**Exercise description**
Only the lines from the opening of the material through the line bearing "1.Both upper from" should be reproduced, exactly and without pictures.

'''

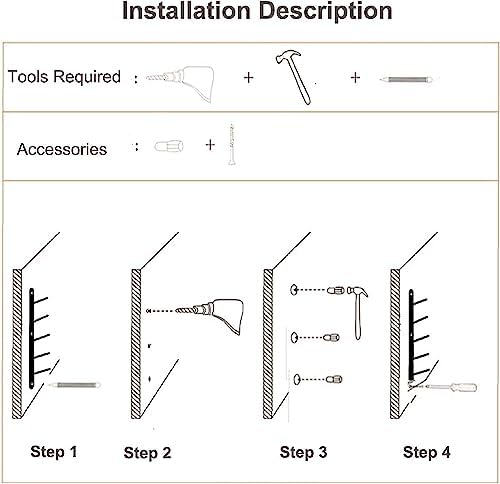 Installation Description

Tools Required : + +

Accessories : +

Step 1 Step 2 Step 3 Step 4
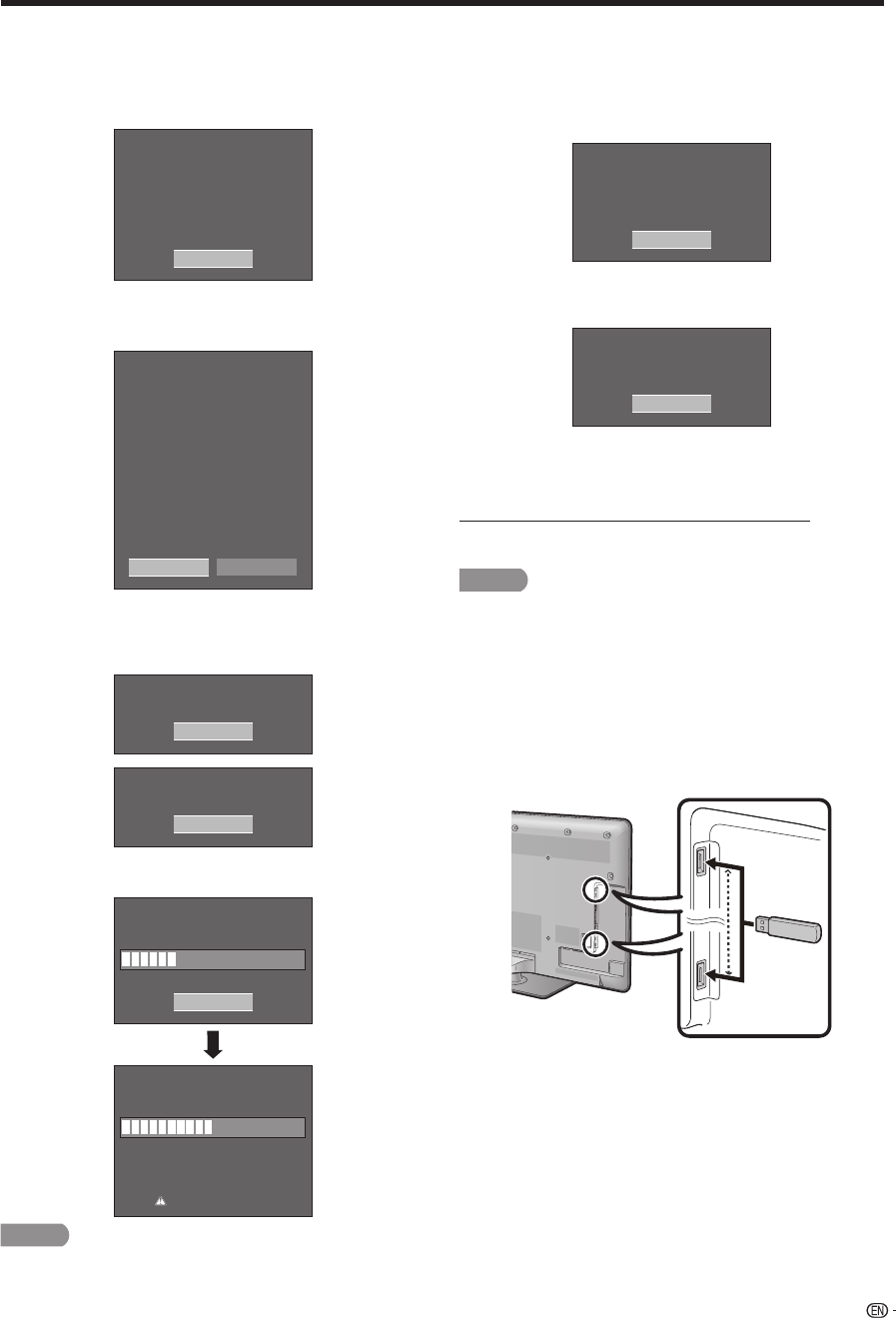 EN -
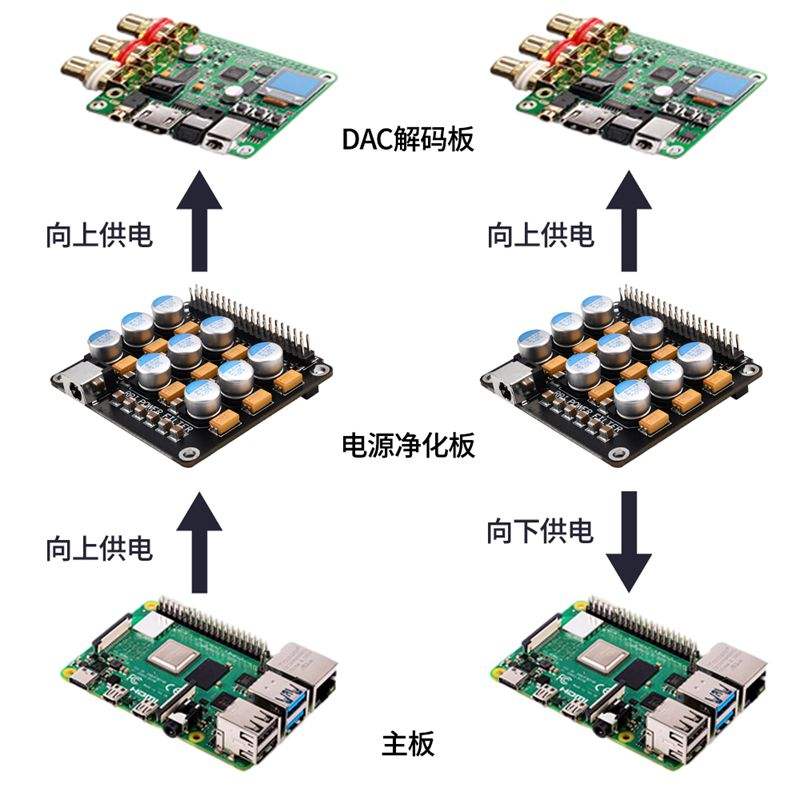 DAC解码板

向上供电

向上供电

电源净化板

向上供电

向下供电

主板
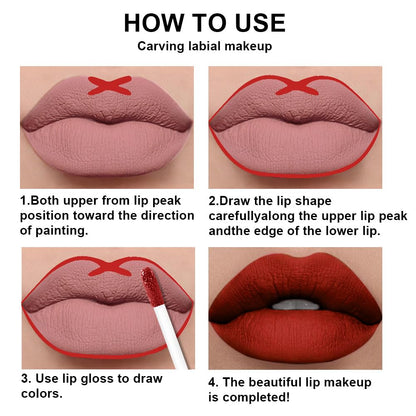 HOW TO USE
Carving labial makeup

1.Both upper from lip peak position toward the direction of painting.

2.Draw the lip shape carefullyalong the upper lip peak andthe edge of the lower lip.

3. Use lip gloss to draw colors.

4. The beautiful lip makeup is completed!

'''

**Your response**
 Installation Description

Tools Required : + +

Accessories : +

Step 1 Step 2 Step 3 Step 4
 EN -
 DAC解码板

向上供电

向上供电

电源净化板

向上供电

向下供电

主板
 HOW TO USE
Carving labial makeup

1.Both upper from lip peak position toward the direction of painting.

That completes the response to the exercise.